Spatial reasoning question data
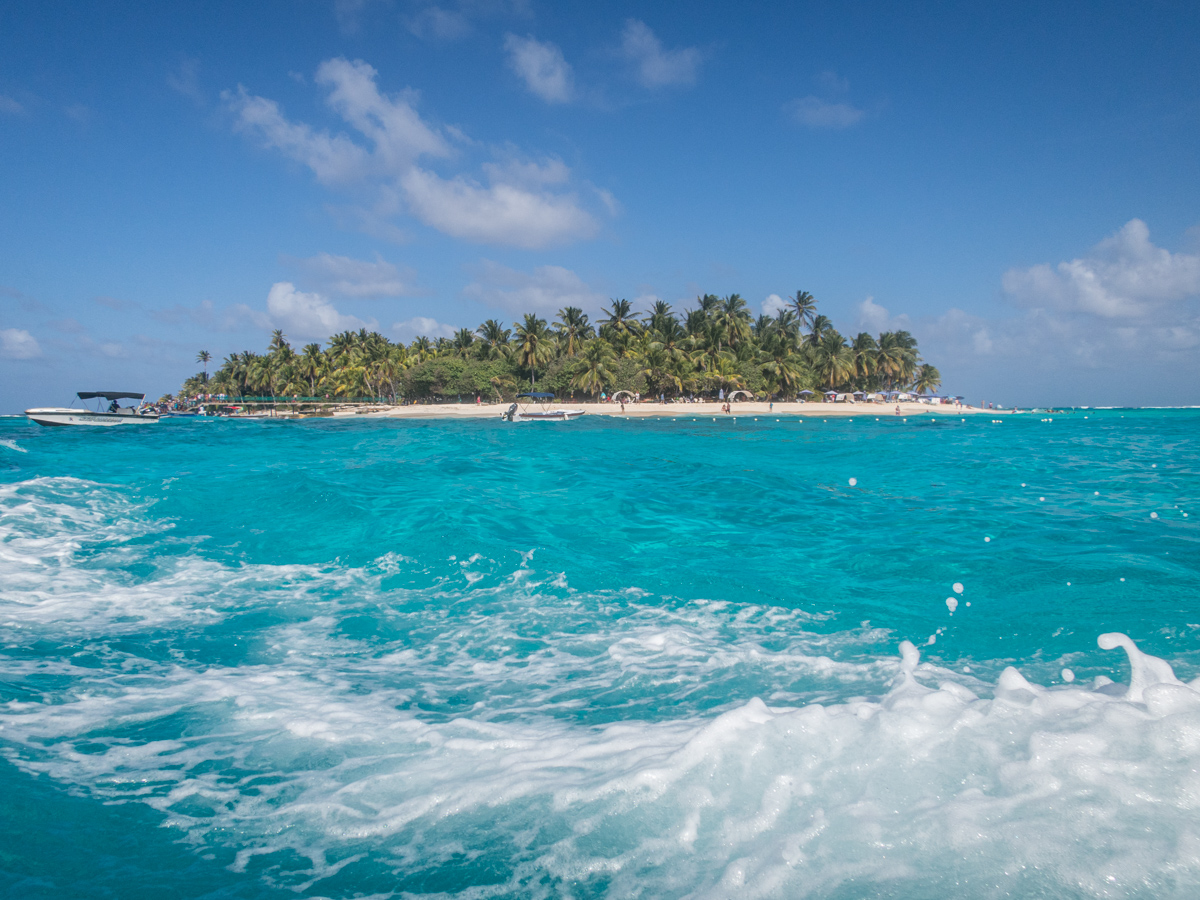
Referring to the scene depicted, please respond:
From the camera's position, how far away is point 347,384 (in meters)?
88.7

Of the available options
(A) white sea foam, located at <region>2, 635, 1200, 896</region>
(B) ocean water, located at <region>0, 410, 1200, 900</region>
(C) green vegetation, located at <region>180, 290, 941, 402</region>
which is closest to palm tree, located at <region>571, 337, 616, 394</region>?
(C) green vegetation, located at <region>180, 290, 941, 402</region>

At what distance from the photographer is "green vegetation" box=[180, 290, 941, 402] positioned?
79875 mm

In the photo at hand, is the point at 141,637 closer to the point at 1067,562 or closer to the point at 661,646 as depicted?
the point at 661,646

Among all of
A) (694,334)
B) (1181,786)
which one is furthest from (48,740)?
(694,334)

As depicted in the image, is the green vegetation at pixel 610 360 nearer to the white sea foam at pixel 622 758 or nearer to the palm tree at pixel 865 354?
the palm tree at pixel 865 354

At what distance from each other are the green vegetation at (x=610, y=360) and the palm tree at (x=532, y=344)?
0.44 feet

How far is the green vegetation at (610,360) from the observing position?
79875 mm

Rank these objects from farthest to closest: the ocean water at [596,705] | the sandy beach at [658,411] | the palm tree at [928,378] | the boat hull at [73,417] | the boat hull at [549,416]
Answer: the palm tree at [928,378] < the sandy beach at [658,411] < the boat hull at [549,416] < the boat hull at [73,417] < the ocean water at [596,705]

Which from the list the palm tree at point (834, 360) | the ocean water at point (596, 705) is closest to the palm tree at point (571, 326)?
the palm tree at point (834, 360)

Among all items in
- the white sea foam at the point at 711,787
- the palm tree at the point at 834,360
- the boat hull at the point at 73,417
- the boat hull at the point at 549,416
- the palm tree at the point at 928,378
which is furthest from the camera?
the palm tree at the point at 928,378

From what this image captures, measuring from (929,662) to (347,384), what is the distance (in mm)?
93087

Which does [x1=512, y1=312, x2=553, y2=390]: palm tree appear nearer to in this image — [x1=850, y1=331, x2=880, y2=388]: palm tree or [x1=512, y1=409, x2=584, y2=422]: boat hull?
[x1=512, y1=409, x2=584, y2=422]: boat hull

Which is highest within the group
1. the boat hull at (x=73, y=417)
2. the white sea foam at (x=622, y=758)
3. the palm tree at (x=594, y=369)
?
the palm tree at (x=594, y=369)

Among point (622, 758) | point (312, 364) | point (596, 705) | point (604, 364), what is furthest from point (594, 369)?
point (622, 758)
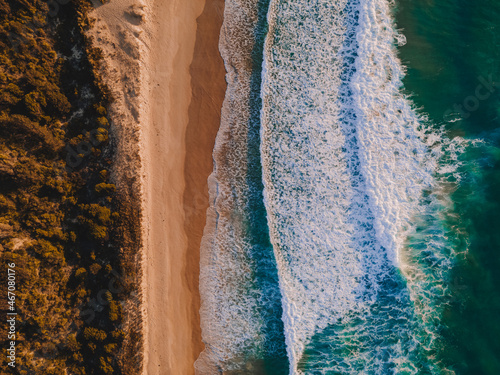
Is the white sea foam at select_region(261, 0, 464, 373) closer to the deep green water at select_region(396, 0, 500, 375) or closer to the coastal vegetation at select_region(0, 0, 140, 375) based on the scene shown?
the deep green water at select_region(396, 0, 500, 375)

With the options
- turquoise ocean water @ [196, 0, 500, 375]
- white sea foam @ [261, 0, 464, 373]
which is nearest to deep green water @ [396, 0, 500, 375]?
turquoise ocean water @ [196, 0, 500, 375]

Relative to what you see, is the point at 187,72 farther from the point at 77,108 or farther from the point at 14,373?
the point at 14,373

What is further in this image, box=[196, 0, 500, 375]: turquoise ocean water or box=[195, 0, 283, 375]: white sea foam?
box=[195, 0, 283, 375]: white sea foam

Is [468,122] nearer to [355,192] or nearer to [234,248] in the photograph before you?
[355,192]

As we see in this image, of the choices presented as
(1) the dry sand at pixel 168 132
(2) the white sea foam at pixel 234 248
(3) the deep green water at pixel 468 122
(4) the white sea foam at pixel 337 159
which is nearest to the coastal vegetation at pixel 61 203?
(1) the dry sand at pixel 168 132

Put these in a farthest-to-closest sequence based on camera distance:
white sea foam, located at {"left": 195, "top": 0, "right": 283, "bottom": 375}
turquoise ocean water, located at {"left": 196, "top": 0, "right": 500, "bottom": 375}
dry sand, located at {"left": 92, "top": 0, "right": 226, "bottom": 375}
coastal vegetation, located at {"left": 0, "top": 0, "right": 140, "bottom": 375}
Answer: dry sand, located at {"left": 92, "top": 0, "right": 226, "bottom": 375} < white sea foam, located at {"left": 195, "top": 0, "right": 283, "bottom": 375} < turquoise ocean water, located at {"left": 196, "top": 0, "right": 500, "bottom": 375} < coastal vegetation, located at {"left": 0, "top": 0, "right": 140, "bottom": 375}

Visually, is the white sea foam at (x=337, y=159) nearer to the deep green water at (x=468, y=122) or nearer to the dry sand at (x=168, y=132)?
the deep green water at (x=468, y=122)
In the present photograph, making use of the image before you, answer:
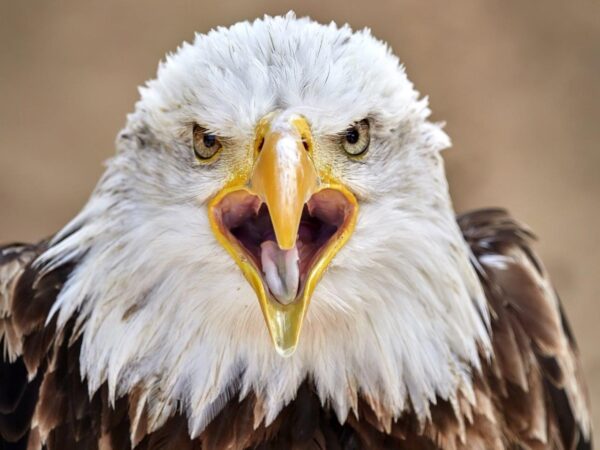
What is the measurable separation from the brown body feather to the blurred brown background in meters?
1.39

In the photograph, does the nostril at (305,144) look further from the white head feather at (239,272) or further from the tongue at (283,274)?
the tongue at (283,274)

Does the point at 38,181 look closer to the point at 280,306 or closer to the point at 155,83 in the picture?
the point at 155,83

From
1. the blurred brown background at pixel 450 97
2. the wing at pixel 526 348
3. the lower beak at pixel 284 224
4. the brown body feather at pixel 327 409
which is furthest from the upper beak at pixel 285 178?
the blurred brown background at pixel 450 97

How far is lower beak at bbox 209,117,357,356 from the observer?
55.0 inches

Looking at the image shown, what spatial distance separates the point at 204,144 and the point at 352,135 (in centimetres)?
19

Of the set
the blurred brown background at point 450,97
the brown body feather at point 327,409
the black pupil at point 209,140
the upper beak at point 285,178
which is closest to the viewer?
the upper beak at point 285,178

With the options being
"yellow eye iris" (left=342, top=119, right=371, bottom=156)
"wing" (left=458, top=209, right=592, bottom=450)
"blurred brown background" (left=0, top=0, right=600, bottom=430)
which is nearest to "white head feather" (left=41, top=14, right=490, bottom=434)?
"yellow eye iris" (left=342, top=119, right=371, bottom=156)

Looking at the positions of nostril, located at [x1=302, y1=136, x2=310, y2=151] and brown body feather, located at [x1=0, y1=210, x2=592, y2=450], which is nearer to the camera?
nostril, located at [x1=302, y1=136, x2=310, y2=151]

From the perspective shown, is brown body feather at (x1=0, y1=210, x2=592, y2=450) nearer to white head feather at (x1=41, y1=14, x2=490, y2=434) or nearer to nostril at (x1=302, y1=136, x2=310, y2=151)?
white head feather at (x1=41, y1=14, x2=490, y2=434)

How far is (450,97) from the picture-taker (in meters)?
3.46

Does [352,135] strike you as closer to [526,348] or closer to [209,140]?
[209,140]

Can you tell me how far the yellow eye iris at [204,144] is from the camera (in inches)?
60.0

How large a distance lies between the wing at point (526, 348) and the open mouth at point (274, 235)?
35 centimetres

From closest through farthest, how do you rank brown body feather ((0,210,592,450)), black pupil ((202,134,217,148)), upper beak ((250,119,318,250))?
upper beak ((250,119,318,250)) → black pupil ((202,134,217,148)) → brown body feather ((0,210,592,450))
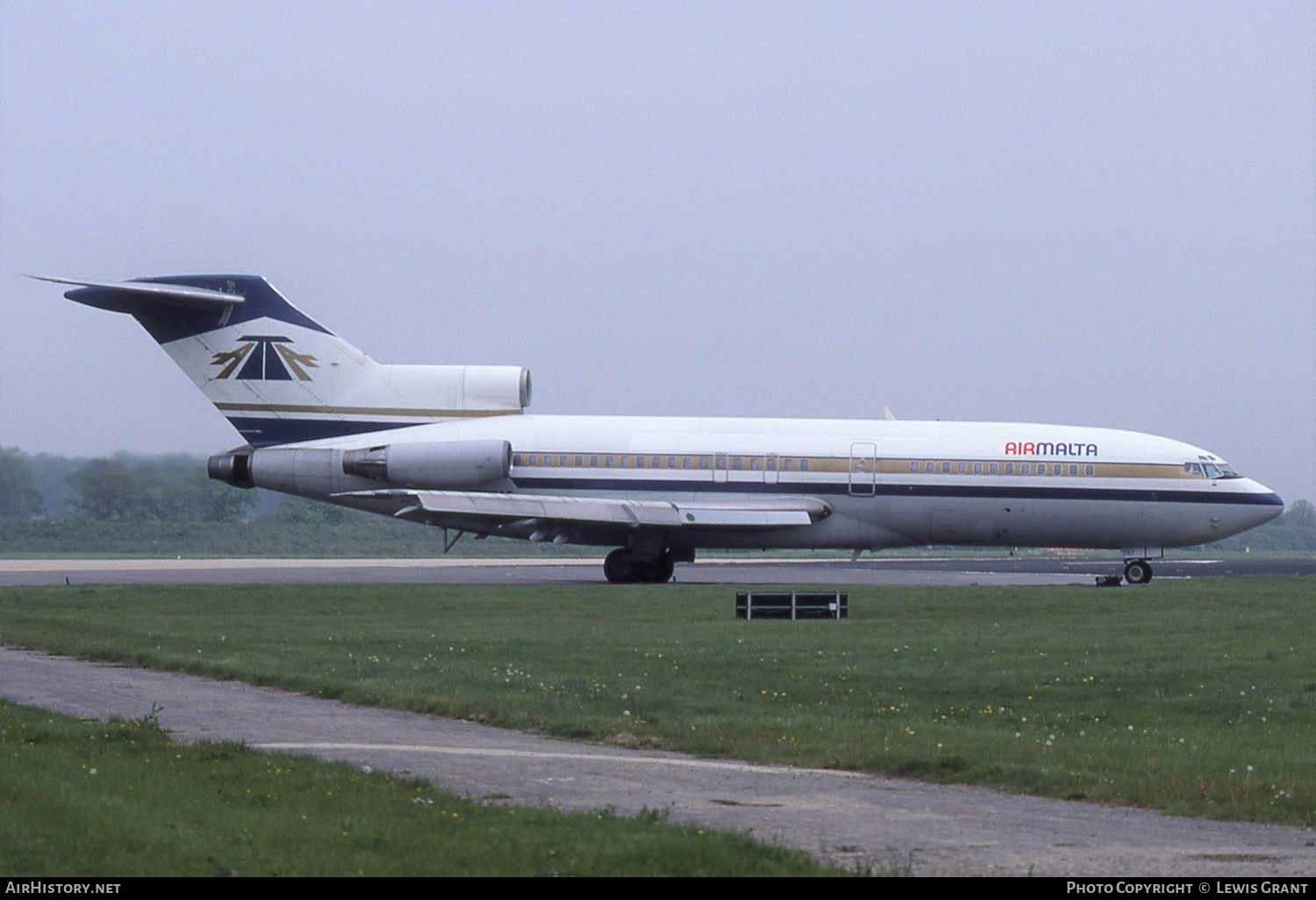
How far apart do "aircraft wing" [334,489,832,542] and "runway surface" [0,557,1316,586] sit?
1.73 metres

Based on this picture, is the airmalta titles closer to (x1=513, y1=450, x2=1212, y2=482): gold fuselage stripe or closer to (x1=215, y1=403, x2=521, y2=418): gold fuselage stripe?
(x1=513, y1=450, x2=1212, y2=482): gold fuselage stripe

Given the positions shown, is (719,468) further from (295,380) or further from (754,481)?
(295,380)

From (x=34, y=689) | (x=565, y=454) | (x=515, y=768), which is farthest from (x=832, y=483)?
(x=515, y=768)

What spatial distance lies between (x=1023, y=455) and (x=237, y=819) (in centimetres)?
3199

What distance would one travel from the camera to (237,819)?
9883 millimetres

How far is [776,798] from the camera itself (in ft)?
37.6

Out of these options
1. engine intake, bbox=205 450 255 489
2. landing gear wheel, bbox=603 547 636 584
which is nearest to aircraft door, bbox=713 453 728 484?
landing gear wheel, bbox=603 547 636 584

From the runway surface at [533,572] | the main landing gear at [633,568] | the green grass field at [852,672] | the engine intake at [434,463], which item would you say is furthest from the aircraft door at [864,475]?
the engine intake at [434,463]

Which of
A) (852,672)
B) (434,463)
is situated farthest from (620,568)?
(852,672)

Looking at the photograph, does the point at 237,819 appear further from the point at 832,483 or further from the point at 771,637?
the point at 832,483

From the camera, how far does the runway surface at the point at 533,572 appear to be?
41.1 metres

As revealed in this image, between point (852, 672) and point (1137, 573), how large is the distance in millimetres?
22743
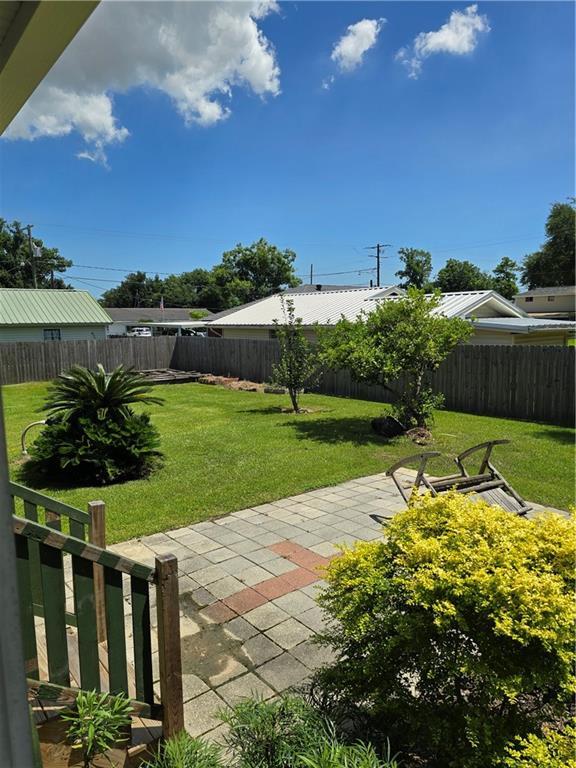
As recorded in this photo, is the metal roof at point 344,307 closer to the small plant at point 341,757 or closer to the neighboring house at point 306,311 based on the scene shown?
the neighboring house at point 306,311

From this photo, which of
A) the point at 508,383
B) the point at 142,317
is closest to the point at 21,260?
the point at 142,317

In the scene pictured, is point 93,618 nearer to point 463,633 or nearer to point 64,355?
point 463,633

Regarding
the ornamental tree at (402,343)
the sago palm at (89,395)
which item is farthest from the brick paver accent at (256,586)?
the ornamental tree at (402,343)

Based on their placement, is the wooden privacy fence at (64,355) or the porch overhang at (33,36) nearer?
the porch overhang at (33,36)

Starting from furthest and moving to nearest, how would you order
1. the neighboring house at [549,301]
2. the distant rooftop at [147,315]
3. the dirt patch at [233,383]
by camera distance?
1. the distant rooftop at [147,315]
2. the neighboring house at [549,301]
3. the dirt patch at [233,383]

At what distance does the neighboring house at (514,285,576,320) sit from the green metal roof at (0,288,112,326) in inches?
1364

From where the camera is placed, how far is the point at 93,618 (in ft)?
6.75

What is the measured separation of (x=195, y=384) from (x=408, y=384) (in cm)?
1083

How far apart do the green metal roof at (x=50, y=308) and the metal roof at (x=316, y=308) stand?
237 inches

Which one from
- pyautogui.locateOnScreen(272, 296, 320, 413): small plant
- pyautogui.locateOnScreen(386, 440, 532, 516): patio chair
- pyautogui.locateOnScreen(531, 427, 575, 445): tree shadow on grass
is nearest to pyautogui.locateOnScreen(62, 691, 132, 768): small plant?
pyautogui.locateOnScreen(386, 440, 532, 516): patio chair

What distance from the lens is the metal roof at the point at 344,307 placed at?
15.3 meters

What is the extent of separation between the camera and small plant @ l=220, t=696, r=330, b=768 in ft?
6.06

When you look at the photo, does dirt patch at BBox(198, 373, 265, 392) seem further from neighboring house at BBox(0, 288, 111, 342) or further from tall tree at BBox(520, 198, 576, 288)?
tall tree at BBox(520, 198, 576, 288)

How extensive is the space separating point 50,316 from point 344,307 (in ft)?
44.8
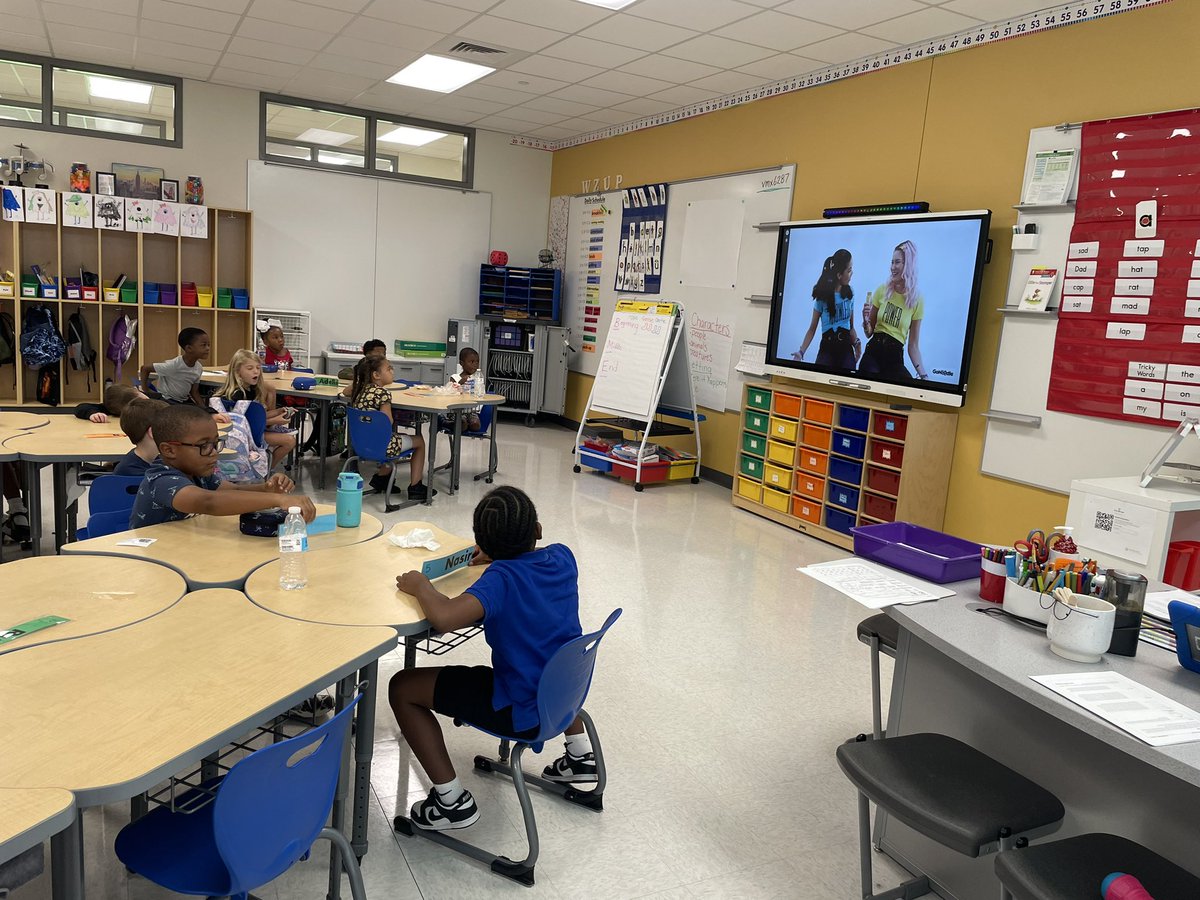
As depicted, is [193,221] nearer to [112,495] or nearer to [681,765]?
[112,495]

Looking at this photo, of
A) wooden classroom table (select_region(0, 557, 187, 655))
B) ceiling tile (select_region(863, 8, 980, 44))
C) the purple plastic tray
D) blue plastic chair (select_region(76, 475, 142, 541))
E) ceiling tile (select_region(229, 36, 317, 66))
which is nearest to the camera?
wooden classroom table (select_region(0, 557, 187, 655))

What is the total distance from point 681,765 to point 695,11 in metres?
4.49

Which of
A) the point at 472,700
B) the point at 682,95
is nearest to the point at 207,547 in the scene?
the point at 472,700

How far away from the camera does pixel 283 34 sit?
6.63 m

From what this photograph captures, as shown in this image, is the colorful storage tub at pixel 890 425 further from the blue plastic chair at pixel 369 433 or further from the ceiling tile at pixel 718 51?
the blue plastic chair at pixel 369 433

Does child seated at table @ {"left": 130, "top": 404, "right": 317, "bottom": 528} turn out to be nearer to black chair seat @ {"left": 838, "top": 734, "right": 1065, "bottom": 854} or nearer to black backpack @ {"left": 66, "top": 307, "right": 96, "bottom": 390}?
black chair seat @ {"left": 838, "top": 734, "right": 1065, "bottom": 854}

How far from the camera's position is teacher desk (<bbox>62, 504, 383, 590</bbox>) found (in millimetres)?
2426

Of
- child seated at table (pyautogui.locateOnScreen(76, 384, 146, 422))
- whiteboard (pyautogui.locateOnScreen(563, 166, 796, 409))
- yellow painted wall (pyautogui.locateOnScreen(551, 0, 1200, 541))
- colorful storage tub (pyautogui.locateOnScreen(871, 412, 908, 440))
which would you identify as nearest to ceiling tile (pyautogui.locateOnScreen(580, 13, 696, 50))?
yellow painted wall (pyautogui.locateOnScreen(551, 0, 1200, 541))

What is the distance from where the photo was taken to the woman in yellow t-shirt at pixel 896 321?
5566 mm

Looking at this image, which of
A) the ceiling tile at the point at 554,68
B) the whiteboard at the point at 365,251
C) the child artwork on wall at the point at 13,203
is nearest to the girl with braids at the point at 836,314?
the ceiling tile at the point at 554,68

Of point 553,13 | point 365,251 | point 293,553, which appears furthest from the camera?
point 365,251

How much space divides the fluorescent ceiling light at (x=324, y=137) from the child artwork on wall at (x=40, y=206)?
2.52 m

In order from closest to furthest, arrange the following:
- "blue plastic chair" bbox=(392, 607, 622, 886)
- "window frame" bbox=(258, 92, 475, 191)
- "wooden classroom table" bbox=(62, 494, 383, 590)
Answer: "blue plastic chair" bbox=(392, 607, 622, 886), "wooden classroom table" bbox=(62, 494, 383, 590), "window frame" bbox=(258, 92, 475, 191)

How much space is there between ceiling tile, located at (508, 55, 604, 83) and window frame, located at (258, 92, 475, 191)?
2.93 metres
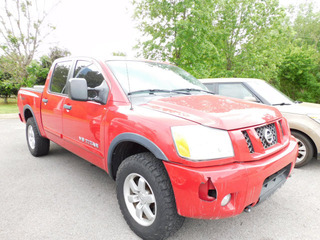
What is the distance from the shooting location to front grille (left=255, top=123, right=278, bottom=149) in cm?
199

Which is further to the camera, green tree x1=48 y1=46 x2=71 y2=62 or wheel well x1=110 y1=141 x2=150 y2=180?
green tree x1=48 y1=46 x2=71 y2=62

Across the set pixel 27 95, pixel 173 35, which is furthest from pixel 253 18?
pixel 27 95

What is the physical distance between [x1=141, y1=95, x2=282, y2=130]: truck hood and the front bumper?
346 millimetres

EXERCISE BRIEF :: Copy out the rows above word for word, starting with the line that contains "Can you tell" and going on through the line that contains "41.1 metres", leaving out any pictures.

TASK RESULT ::
Can you tell me how far the yellow eye iris at [204,144] is from the camera (in inches)?
60.0

How large a distance lies between the wing at point (526, 348) and the open mouth at point (274, 235)?
35 centimetres

From closest through farthest, how do you rank brown body feather ((0,210,592,450)), black pupil ((202,134,217,148)), upper beak ((250,119,318,250))?
upper beak ((250,119,318,250)) → black pupil ((202,134,217,148)) → brown body feather ((0,210,592,450))
How far apart do "aircraft wing" [334,489,832,542] and "runway surface" [0,557,1316,586] sit?
1.73 metres

Based on this picture, is the airmalta titles closer to (x1=513, y1=450, x2=1212, y2=482): gold fuselage stripe or closer to (x1=215, y1=403, x2=521, y2=418): gold fuselage stripe?
(x1=513, y1=450, x2=1212, y2=482): gold fuselage stripe

Given the positions shown, is (719,468) further from (295,380) or further from (754,481)?
(295,380)

From (x=34, y=689) | (x=565, y=454) | (x=515, y=768), which is farthest from (x=832, y=483)?
(x=515, y=768)

What spatial distance lies between (x=1023, y=455) and (x=237, y=819) (in centimetres)?
3199

What distance would one travel from the camera to (237,819)?
9883 millimetres

How far is [776,798] from the camera itself (in ft)?
37.6

Out of these options
1. engine intake, bbox=205 450 255 489
2. landing gear wheel, bbox=603 547 636 584
which is nearest to aircraft door, bbox=713 453 728 484?
landing gear wheel, bbox=603 547 636 584

From the runway surface at [533,572] | the main landing gear at [633,568] | the green grass field at [852,672] | the engine intake at [434,463], which item would you say is furthest from the aircraft door at [864,475]?
the engine intake at [434,463]

Which of
A) (852,672)
B) (434,463)
is situated farthest from (620,568)?
(852,672)

Looking at the photograph, does the point at 237,819 appear further from the point at 832,483 or further from the point at 771,637?
the point at 832,483

From the camera, how far does the runway surface at the point at 533,572 appear to be?
41.1 metres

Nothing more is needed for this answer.